If I live in the USA, and buy/sell bitcoins from a Japanese exchange, are their any advantages/disadvantages for doing this, instead of buying bitcoins from a USA exchange?
There are legal differences. I won't go as far as saying I can tell you if any of them are advantages or disadvantages, because I don't think I can.
If both your exchange company and their banking is in your country, then there is no question if there is any legal obligation on your part to tell your government that you dared move money outside the country. Check your laws; if you're middle class, you'll be surprised how low the trigger amount for such issues that you might think would afflict only the seriously affluent can be.
One thing that is not very different is that no bitcoin exchange I am aware of is fully compliant with all laws fit for all sorts of similar enterprises for every location where they do business, and most probably are not compliant in any or only in hardly any. Some like to advertise their compliance, but I suppose the one case (campbx) where I did get more information on that by inquiring is typical.

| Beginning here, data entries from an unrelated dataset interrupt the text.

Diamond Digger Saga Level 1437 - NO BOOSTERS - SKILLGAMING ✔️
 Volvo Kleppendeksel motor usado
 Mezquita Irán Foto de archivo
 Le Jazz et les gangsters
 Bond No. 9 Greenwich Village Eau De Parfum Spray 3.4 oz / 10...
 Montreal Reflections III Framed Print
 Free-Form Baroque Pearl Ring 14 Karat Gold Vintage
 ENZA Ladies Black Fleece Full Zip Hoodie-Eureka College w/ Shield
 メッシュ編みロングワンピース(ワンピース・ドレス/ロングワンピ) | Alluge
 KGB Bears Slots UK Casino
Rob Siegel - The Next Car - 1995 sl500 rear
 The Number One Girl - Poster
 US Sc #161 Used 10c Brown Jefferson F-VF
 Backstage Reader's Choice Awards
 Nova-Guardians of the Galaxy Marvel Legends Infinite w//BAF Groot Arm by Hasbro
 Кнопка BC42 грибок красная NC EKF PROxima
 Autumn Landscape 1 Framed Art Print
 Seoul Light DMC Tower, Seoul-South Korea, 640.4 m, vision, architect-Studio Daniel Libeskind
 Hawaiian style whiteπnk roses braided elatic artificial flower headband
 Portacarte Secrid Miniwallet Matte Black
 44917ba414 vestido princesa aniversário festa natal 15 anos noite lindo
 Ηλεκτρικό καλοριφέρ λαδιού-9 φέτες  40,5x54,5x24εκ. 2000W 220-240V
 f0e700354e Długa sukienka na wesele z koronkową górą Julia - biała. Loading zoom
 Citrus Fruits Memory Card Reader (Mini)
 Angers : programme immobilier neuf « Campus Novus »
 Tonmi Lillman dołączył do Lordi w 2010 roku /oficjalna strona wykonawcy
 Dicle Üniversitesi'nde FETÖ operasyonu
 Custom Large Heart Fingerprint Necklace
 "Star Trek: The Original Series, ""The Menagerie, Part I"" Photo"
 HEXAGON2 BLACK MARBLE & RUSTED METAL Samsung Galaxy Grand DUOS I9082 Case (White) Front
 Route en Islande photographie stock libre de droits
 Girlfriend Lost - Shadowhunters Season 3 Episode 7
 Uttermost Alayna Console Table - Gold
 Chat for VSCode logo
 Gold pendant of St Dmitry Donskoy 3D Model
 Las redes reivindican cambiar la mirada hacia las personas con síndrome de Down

They wrote me earlier this year that they were then only compliant with the (comparatively easy) Federal FinCEN rules, not the rather tough state money transmitter licensing, although they emphasized their efforts towards progress on that front.
Whilst you may argue that this is mostly because many people don't get how these laws cannot possibly apply to bitcoin businesses, that hasn't stopped authorities in some countries from temporarily seizing a bank account of a bitcoin exchange (one case I know of was in Poland, and one not related to such laws in Germany) or even seizing a bank account for forfeiture (one case I know of in the USA).
So this is not different, but still there is the subtle but important distinction if there is even a chance that your exchange will be allowed to remain in business and at least try to continue honoring its obligations to its customers (as happened with MtGox, even after a possibly minor bank account they had in the US was seized for forfeiture for failing to have state licensing).
I wonder if it would go the same way for an exchange based in the US. Or in comparable countries, for that matter. For a UK company banking in Germany and Poland, the empirical answer is no (bitcoin-24 stopped doing business after its German bank acount was temporarily seized and hence released back to them, and their Polish bank account was simultaneously seized but at least not completely released back to them yet). Again, I wouldn't even try to venture towards judging which is better and for whom.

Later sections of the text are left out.